Ramazana çok az kaldı. Ramazanın sıcak yüzünü göstermesi vücudumuzdaki bazı organları, hisleri rahatsız etti; bazılarını da çok sevindirdi. Vücudumuzu esir alan nefis ve şeytanı çok üzdü. Diğer organlarımızı, hislerimizi ise çok sevindirdi.
Esaret zincirlerini boynumuza takan, gerçek özgürlüğümüzü çalan ve ramazanın kendisini göstermesiyle çok üzülen ve bizi on bir ay inim inim inleten iki tehlikeli düşmanımız var. Biri içimizde bir peşimizdedir:
Nefis
Şeytan
Ramazanın gelmesiyle sevinen latifelerimiz ve organlarımız ise şunlardır:
Akıl
Kalp
Vicdan
Ruh
Mide, göz, kulak, dil.
Ramazan ayında gölgemiz gibi takip eden, bizi bir an bile yalnız bırakmayan şeytanlar zincire vuruluyor. On bir ay bizi yanlışa, günaha iten azılı düşmandan birisi olan şeytanların bu bir ay eli kolu bağlanıyor. Manevi yolculuğumuzda bize ayak bağı olma yönü zayıflıyor.

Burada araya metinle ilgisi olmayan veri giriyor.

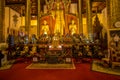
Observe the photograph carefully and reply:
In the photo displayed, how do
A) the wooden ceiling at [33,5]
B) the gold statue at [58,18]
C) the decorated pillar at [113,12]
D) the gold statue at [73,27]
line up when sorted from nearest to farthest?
1. the decorated pillar at [113,12]
2. the gold statue at [58,18]
3. the wooden ceiling at [33,5]
4. the gold statue at [73,27]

Peygamber Efendimiz (sav) “Ramazan ayı girince cennet kapıları açılır, cehennem kapıları kapanır ve merede-i şeyâtîn zincire vurulur.” buyurmuştur.
İnatçı, saldırgan şeytanların zincire vurulması biz inananların işini kolaylaştırmakta ahiret azığının çoğalmasına vesile olmaktadır.
İçimizdeki nefis bizi Rabbimizden uzaklaştırmak için elinden geleni yapıyor. Özellikle yanlış kullandığımız ekranlar, midemizi tıka basa doldurmamız ve hedefsizlik nefsi besliyor. Ramazan orucunda nefsin sesi kısılıyor, açlık nedeniyle yola gelip benliği kırılıyor.
Bizim hem Hak ile hem de insanlarla iletişimimizi bozan nefis ve benliktir. Ramazan ayında benliğimiz ve nefsimiz uslanarak meleklere yaklaşıyoruz. Hafifliyor, özgürleşiyor; nefse itaati bırakarak bizi yoktan yaratan, yaşatan, yöneten Rabbimize itaatimizde sadık olmaya başlıyoruz. İnsanın nefsani isteklerini gemleyerek ruhunu, kalbini, bedenini özgürleştirmesinin en etkili yollarından biri oruç tutmaktır.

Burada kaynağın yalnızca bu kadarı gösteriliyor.